= Görev 1 =
Satırlarda "candidates" sözcüğünü içeren her satırı eksiksiz çıkarın.

::: Okuma metni

X

İlkbahar meyve ve sebzeleri & mevsimsel beslenme: İlkbaharda ne yiyelim?

İlkbahar mevsiminin başlangıcı olan 21 Mart ekinoksu ve ardından gelen bahar sezonu, doğanın yeniden uyanışına şahitlik ettiğimiz, bitkilerin ve ağaçların güneşle yeniden hayat bulmaya başladığı, eşsiz güzellikteki manzaraları hayranlıkla izlediğimiz, ağaçlarda açan tomurcuklarla ve çiçeklerle yılın en umut verici zamanlarından biri. İlkbahar meyve ve sebzeleri ise bu sezonun hiç tartışmasız en sevilenleri!

Kuzey yarım kürede bahçelerimizi yeniden düzenlemek ve yeni bitkiler yetiştirmeye başlamak için en verimli mevsim olan ilkbahar, meyve ve sebze çeşitliliği açısından da oldukça bereketli bir zaman dilimi. Güneşin, yağmurun ve toprağın muhteşem birlikteliği sadece hayranlıkla izlediğimiz manzaraları değil sofralarımızı da binbir renk ve çeşitlilikle donatıyor. 

Mevsimsel beslenme neden önemli?

Bu başlığı okuduğunuzda ‘Her yiyeceği her mevsim bulabilme imkanına sahipken, neden mevsimini bekleyeyim?’ sorusunu sormuş olabilirsiniz. Ancak her besini doğanın kendi hızında, kendi kaynaklarını kullanarak büyüttüğü zamanlarda tüketmek hem kendi beden sağlığınızın hem de bedeninizin ayrılmaz bir parçası olan çevrenin ve doğanın korunması açısından oldukça önemli.

Evet; süpermarketlerde, manavda, hatta çoğunluklu olarak yerel üreticilerin ürünlerini gördüğümüz pazarlarda bile artık aradığımız tüm meyve, sebze ve balıkları mevsimi dışında da bulabiliyoruz. Ancak bundan çok değil, sadece 20 yıl öncesine kadar yiyecekleri yetiştiği mevsim dışında bulabilmek bu kadar kolay değildi. Hangi meyvelerin ve sebzelerin soframızda olacağı bizim seçimimizden çok, mevsimin ve doğanın şartlarına bağlıydı. Günümüzde gelişen tarım teknolojileri, lojistik imkanların daha iyi olması, yetiştirme ve ulaştırma aşamasında bozulmayı önlemek ve tazeliği korumak adına özel koruyucu ve kimyasalların kullanılması nedeniyle yılın her mevsiminde, hemen hemen her meyve ve sebzeye ulaşabilmek mümkün hale geldi. Ancak her besini her mevsim tüketebilmek damak tadımız açısından bir nebze doyurucu olsa da, beslenme değerlerinden faydalanmak konusunda ne yazık ki o kadar şanslı değiliz.

::::::

= Görev 2 =
Aşağıdaki ifadelerin okuma metniyle uyuşup uyuşmadığını belirtin. Her biri için evet ya da hayır deyin ve kararı belirleyen sözcükleri metinden aynen alıntılayın. (a) İlkbahar mevsimi 21 Mart ekinoksuyla başlar. (b) Yalnızca 20 yıl öncesine kadar yiyecekleri mevsimi dışında bulmak bugünkü kadar kolaydı. (c) Her besini her mevsim tüketebilmek, beslenme değerlerinden faydalanma konusunda bizi şanslı kılıyor.

::: Verilen bilgiler

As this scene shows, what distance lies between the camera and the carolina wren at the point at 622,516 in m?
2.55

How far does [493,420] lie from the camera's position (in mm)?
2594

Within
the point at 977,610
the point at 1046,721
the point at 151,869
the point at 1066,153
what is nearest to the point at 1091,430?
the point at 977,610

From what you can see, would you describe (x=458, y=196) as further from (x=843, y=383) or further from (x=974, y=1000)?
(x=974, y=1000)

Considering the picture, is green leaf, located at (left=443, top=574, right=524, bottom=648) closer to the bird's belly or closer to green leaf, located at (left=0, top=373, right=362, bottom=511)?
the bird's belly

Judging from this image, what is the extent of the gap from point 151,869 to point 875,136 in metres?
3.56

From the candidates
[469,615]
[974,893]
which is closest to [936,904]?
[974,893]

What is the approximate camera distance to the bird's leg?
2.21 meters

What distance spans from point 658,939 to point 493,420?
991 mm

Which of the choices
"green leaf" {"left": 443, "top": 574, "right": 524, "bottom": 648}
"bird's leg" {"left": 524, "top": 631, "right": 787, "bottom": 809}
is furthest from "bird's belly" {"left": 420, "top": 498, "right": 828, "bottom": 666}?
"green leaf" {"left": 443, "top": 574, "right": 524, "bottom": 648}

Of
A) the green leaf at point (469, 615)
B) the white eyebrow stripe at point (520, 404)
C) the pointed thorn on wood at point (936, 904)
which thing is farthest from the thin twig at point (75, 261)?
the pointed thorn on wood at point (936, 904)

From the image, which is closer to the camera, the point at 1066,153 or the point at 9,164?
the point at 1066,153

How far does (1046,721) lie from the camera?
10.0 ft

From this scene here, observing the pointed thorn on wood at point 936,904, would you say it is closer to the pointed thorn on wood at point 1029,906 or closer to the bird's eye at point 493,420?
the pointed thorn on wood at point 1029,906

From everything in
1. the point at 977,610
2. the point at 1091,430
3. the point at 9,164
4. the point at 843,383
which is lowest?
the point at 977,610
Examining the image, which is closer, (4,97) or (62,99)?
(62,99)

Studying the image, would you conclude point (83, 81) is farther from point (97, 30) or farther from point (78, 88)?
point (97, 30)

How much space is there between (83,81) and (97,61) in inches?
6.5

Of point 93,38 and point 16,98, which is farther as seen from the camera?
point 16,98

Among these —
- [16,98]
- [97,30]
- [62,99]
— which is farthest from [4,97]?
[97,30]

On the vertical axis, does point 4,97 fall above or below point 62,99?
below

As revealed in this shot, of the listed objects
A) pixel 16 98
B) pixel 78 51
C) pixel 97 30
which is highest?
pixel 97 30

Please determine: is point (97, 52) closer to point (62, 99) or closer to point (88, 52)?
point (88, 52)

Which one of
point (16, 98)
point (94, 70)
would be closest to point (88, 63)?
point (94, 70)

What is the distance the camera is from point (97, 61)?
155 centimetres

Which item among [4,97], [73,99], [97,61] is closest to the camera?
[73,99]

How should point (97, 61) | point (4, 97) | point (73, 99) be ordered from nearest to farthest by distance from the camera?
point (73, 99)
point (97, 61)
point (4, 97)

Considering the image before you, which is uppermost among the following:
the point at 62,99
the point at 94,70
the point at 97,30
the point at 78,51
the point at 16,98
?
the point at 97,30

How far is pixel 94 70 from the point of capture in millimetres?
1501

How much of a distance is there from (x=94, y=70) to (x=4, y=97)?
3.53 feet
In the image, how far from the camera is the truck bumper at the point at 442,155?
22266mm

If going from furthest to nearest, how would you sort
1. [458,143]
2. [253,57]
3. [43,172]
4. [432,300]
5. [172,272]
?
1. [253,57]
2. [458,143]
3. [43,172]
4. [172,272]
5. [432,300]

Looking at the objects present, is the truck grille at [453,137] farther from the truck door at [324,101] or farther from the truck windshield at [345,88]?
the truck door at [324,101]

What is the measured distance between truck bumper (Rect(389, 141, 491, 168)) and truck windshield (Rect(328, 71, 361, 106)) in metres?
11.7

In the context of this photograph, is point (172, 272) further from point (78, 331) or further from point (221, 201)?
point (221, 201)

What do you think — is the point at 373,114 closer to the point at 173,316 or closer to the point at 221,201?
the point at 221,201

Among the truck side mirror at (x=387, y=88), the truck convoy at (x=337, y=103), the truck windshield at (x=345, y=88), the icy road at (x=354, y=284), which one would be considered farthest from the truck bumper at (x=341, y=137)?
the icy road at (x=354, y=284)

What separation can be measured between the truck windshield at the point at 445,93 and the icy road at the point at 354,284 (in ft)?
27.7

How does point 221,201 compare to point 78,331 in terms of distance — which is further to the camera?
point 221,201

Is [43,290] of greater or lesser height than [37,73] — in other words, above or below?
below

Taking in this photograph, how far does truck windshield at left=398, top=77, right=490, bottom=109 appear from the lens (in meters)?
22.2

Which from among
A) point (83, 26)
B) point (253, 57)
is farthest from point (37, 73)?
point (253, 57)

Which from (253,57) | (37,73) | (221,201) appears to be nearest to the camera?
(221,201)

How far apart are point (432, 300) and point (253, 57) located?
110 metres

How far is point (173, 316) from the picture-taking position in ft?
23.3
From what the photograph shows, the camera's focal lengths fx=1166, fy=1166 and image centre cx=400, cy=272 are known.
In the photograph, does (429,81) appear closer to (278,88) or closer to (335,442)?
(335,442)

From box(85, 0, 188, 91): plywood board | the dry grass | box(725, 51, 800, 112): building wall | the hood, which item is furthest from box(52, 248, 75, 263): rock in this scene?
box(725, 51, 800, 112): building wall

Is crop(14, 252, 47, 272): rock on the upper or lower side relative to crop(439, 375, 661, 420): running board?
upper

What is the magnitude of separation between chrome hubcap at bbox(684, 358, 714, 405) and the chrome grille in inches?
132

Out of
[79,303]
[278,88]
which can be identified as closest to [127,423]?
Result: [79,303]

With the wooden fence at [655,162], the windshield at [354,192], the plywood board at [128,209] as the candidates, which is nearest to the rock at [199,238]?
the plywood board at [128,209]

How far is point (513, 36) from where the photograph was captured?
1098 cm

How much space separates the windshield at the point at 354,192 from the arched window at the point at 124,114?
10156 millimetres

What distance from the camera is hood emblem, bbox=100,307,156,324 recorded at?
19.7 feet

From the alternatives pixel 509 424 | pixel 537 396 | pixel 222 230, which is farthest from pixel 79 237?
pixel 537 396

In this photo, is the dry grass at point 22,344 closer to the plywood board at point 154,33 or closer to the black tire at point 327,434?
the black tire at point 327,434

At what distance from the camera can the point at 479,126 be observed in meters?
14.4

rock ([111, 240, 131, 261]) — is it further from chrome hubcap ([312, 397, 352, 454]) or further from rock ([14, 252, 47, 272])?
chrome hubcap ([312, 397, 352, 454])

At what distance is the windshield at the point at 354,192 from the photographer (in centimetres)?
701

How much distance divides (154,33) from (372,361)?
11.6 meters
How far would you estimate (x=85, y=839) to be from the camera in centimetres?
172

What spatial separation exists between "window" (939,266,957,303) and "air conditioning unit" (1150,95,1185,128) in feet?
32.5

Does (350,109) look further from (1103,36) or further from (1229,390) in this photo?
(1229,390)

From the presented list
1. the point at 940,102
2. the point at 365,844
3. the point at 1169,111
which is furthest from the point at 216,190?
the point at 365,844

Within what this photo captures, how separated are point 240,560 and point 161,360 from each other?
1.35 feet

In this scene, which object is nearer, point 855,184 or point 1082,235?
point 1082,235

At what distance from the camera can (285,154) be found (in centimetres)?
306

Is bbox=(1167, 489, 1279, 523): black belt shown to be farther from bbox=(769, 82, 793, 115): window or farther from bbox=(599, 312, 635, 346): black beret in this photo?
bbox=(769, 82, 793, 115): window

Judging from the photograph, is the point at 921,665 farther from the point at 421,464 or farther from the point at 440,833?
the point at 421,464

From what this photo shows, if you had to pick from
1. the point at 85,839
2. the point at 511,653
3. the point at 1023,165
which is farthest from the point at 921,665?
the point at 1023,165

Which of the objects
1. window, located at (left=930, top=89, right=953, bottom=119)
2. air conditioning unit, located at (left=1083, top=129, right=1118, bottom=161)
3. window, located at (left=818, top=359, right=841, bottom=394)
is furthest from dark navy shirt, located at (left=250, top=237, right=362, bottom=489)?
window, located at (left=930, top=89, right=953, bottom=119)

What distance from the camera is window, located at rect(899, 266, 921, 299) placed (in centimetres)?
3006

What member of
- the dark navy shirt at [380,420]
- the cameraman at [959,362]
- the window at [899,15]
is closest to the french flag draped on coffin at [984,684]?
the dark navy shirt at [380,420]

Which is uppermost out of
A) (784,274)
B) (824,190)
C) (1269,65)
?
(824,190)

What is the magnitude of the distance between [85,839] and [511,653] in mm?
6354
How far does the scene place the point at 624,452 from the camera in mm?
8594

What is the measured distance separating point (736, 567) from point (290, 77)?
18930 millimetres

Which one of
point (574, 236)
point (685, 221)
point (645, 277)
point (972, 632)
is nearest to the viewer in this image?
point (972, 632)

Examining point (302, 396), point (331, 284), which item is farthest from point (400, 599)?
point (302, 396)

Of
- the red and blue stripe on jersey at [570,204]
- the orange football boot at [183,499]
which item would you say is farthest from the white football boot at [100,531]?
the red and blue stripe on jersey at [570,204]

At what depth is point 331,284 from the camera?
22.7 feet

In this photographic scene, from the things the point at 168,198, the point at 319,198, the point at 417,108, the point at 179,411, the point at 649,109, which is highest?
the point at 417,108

::::::

= Tam yanıt 1 =
From the candidates
With the wooden fence at [655,162], the windshield at [354,192], the plywood board at [128,209] as the candidates, which is nearest to the rock at [199,238]?

= Tam yanıt 2 =
(a) Evet: "İlkbahar mevsiminin başlangıcı olan 21 Mart ekinoksu"
(b) Hayır: "sadece 20 yıl öncesine kadar yiyecekleri yetiştiği mevsim dışında bulabilmek bu kadar kolay değildi"
(c) Hayır: "beslenme değerlerinden faydalanmak konusunda ne yazık ki o kadar şanslı değiliz"